• **INFORMATION PROVIDED**:
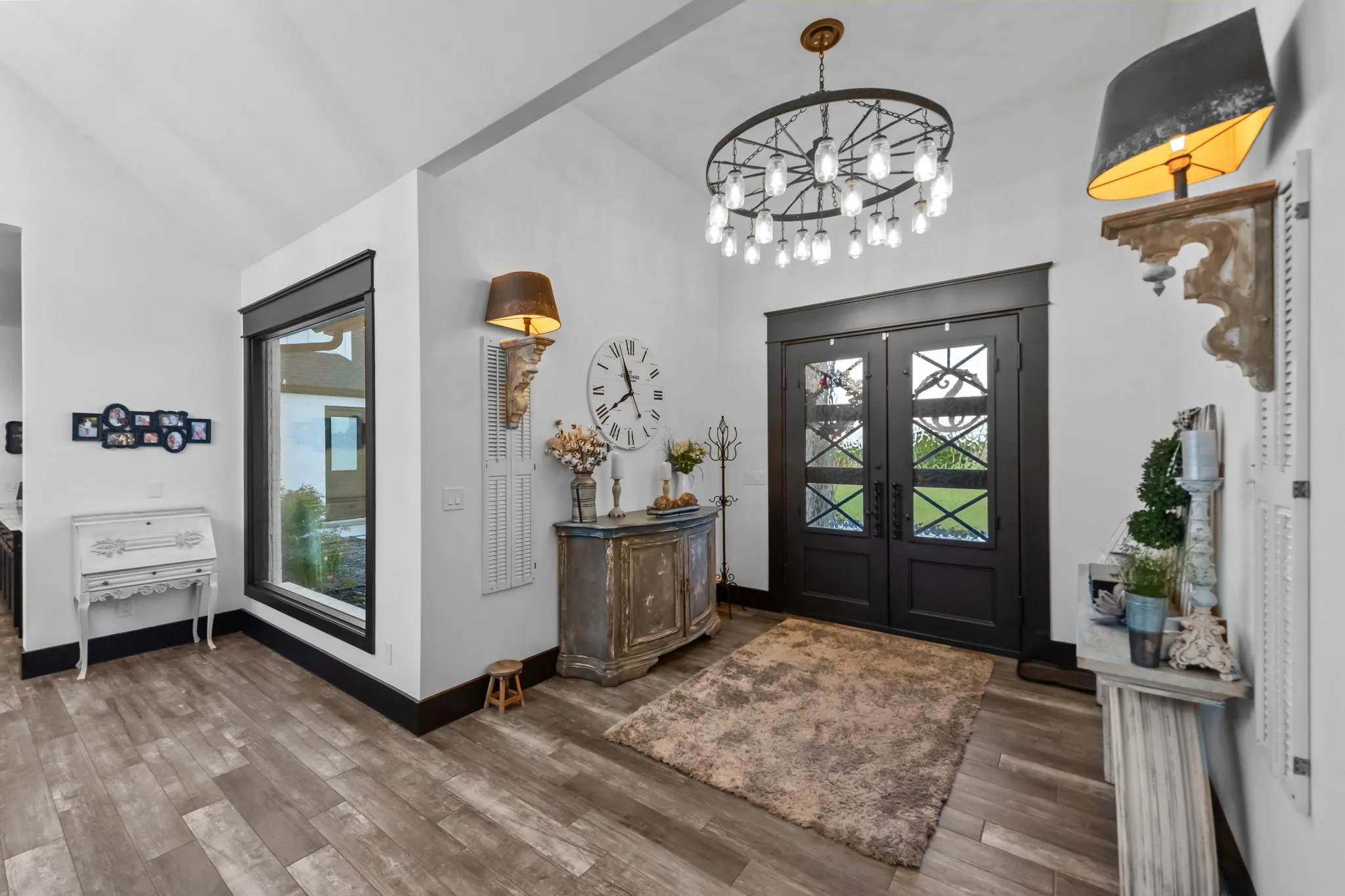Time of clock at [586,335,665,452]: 7:57
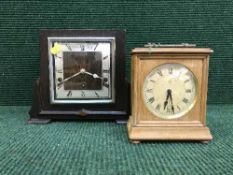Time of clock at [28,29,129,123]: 3:40
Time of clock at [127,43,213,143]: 6:27
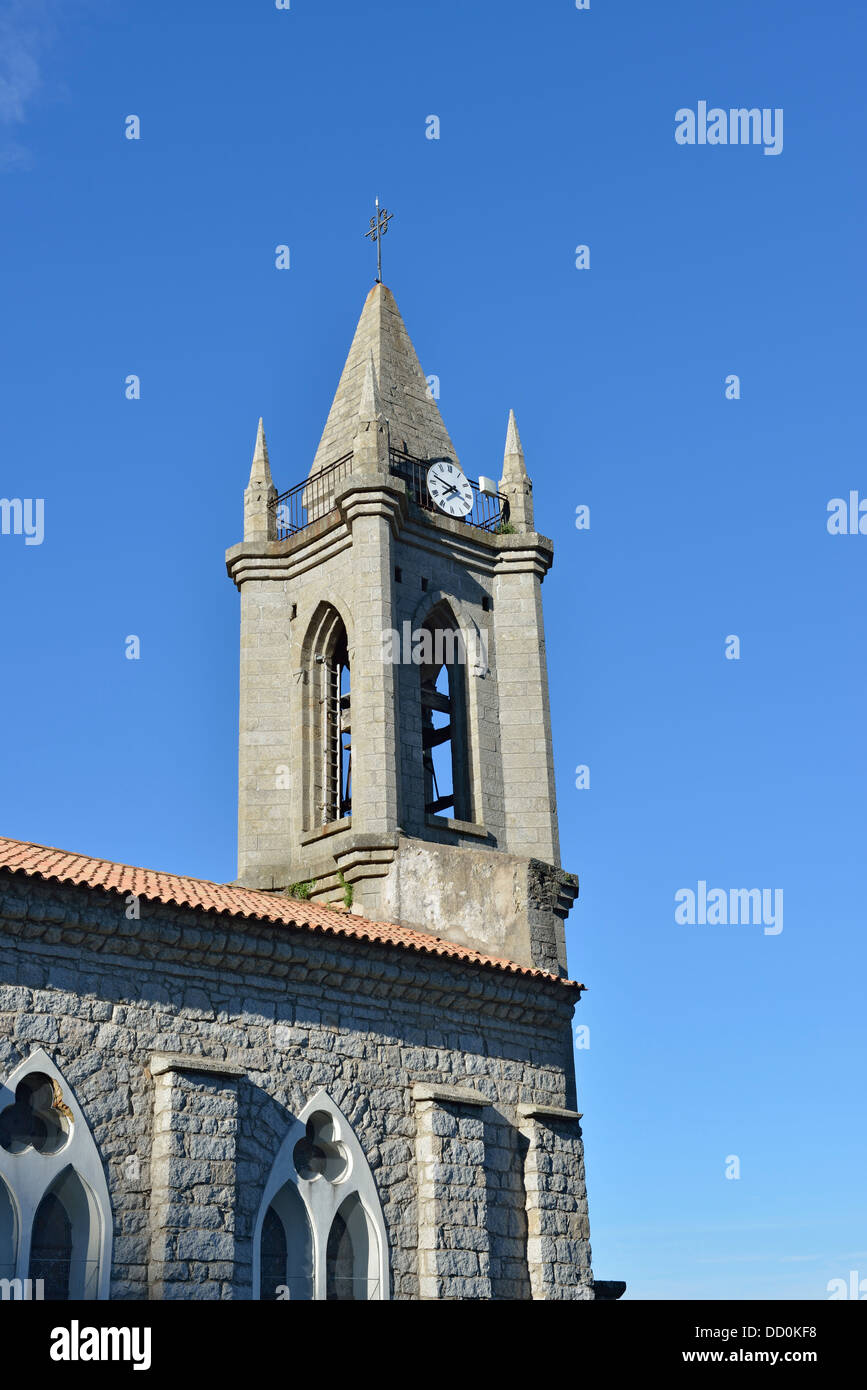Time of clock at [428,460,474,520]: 7:48
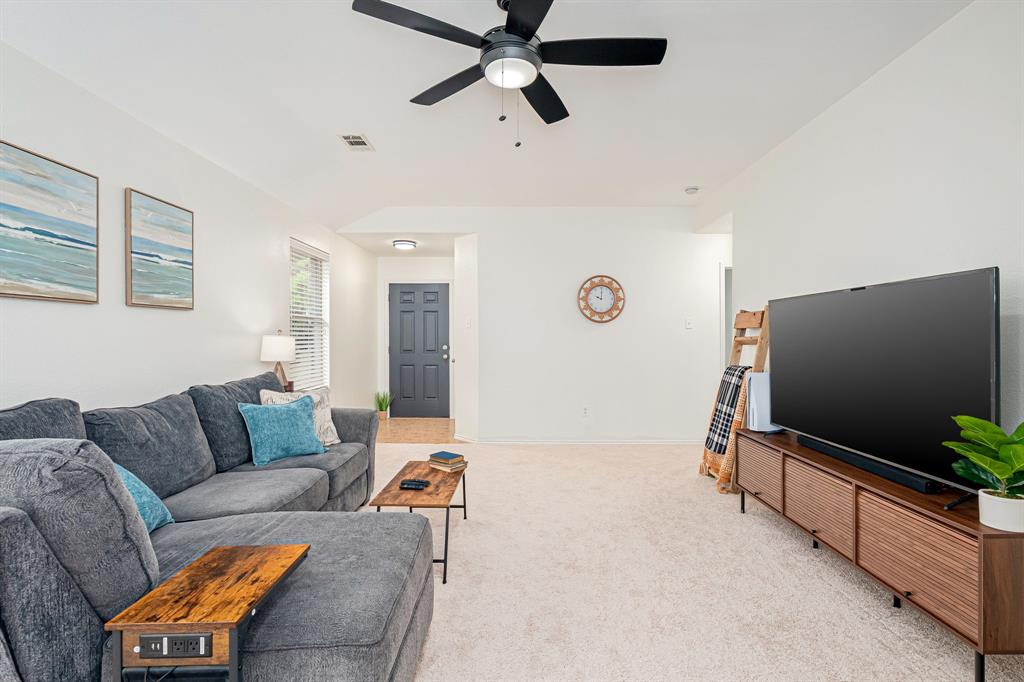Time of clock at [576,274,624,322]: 10:00
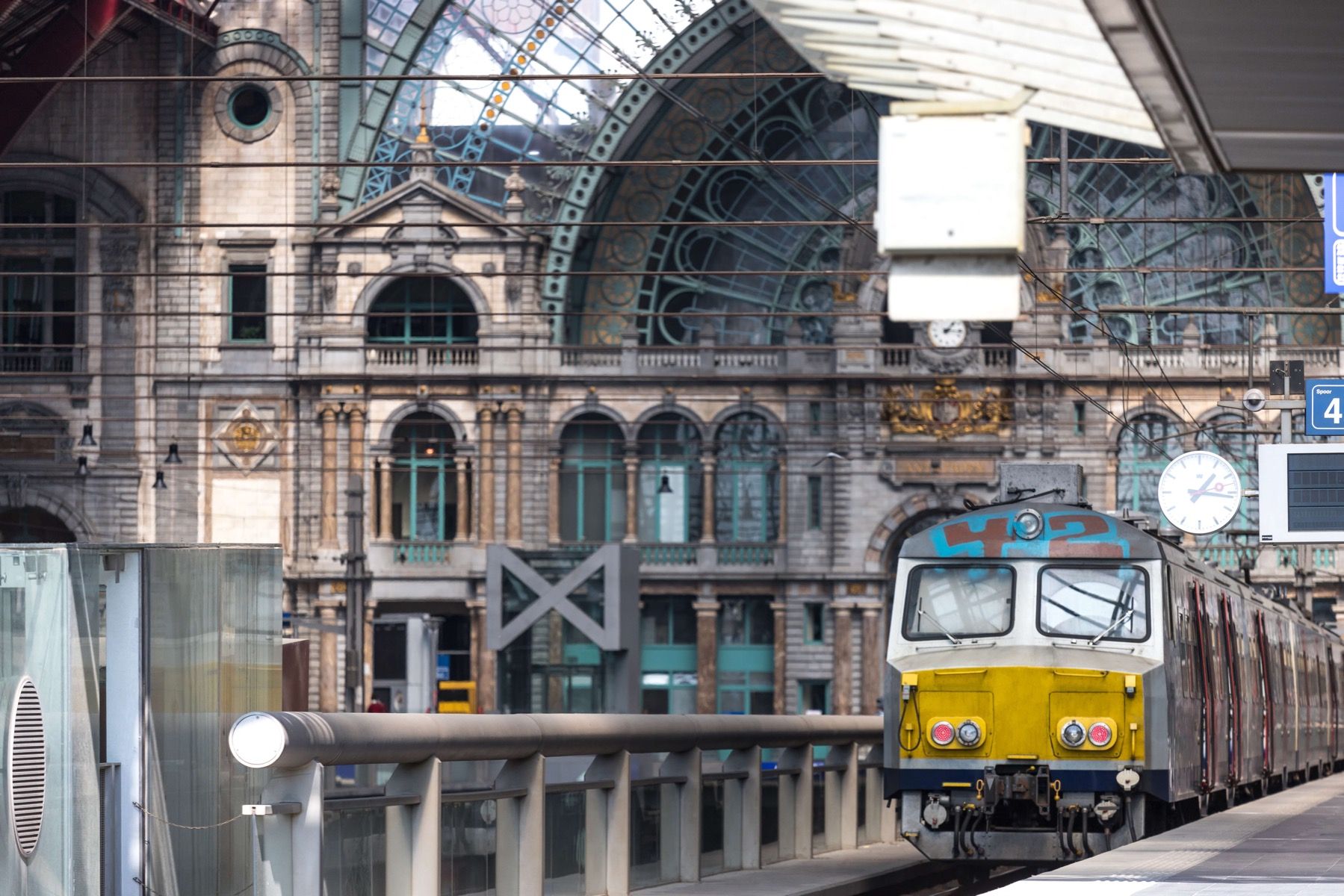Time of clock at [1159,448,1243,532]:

• **STATED TASK**: Copy the lines above word for word, leaving the pictures out of your answer.

• **RESPONSE TO THIS TASK**:
Time of clock at [586,335,665,452]: 7:57
Time of clock at [28,29,129,123]: 3:40
Time of clock at [127,43,213,143]: 6:27
Time of clock at [428,460,474,520]: 7:48
Time of clock at [576,274,624,322]: 10:00
Time of clock at [1159,448,1243,532]:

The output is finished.